Una encuesta con matices

España es un tema interesante. Sobre todo para los españoles. Se habla a menudo de su composición y organización. A veces, hasta se grita. Pero las opiniones suelen ser sólo de los que tienen acceso a los medios: políticos, periodistas, algún profesor.
Los ciudadanos, por su lado, votan cada cuatro años. Cada voto es también una opinión, pero no admite matices. Es cierto que también se hacen encuestas y se preguntan cosas como las que nosotros pedimos a nuestros suscriptores. Pero al final esos sondeos dan sólo un porcentaje: ¿ahí caben los matices? Nos parece que no, así que nos propusimos hacer una encuesta diferente. No podía ser, claro, científicamente muy útil, pero sí que podía contar cosas que otras consultas no aclaran. Aquí cada votante ha podido razonar su voto.
El funcionamiento de esta encuesta de El Ciervo fue el siguiente. Primero pensamos las dos preguntas que queríamos hacer: ¿Cree que España es plural?, y ¿Se siente cómodo en esta España de hoy? Con las dos cuestiones claras redactamos la carta. ¿A cuántos suscriptores enviarla? Si esperábamos recibir entre 50 y 100 respuestas había que enviarla, calculamos, a 200. Para elegir a los suscriptores que iban a responder sólo nos impusimos un criterio: la distribución geográfica. Cada comunidad autónoma estaría representada según sus habitantes. Así, la enviamos a más andaluces, luego catalanes, madrileños, valencianos, y así hasta las menos habitadas. En cada comunidad dimos más importancia a las provincias más pobladas, teniendo en cuenta también que no todos los encuestados procedieran de la capital.

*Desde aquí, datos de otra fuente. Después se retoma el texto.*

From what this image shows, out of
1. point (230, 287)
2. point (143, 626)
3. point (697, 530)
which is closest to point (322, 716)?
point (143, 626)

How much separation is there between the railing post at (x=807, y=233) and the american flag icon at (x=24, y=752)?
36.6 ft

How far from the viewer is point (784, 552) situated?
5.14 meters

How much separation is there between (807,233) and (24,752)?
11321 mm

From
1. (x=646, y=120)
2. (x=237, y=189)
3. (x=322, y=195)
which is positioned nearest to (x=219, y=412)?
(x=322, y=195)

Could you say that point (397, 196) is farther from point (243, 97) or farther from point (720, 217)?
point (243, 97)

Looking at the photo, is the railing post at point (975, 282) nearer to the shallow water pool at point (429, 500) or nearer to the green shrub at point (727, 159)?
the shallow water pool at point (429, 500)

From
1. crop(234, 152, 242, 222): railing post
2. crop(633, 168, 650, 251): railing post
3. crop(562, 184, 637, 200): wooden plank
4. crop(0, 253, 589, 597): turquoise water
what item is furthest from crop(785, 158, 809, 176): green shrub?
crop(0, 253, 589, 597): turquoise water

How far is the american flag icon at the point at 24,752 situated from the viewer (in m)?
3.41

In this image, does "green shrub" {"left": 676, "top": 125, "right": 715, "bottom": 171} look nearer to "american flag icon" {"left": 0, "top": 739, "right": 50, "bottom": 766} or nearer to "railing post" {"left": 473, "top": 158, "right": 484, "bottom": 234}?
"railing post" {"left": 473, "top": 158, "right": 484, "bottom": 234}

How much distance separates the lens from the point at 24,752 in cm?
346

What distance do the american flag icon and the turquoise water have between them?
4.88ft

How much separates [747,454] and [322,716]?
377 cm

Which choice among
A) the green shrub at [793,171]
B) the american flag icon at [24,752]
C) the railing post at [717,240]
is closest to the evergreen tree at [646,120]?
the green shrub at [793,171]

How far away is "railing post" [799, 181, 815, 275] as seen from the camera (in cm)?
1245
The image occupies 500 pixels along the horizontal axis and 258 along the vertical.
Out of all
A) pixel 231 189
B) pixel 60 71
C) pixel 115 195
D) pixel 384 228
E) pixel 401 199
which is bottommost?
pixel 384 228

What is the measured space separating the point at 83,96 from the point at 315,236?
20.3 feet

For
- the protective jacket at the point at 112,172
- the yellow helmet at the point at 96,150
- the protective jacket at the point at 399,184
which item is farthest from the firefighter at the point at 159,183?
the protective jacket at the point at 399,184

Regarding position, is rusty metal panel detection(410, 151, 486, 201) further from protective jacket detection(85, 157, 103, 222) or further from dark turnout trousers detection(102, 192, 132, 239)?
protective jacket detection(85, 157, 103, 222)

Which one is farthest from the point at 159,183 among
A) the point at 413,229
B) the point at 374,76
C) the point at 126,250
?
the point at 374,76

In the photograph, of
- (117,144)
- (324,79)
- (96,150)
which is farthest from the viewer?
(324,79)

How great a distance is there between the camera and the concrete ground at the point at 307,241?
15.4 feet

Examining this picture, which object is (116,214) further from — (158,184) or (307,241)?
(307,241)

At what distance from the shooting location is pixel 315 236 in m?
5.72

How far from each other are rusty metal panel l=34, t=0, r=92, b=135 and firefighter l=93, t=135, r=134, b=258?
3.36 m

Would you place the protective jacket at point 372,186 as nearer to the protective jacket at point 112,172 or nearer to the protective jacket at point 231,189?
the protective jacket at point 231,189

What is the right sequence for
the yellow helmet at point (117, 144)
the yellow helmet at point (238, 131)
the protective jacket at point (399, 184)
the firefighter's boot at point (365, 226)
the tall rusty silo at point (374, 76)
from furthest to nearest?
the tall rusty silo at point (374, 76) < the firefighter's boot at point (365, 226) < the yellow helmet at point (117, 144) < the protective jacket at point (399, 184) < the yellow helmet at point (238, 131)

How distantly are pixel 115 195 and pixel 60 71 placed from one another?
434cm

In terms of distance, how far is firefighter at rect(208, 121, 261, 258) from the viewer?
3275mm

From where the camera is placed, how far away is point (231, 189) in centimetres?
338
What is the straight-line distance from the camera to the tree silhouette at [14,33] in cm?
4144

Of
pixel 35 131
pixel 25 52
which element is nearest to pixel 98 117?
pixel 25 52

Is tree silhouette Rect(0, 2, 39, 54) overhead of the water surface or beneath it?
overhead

Las respuestas están agrupadas en cuatro grupos: un 47 por ciento cree que España es plural y se siente cómodo, un 44 por ciento dice que España es plural y no se siente cómodo; más alejados han quedado los que creen que España no es plural y no se sienten cómodos (un 6 por ciento) y los que se sienten cómodos en una España no plural (un 3 por ciento). ¿Qué dicen pues los españoles? Muchas cosas, y para saborear los matices hay que leer todas las respuestas que publicamos en nuestra edición impresa. Pero algunos ejes coinciden: España es plural, por ejemplo. Un 91 por ciento de los encuestados así lo cree. De la mayoría de las respuestas se deduce que es un hecho que hay que aceptar con buena cara –es una suerte ser plurales, se dice– y procurar que funcione del mejor modo posible.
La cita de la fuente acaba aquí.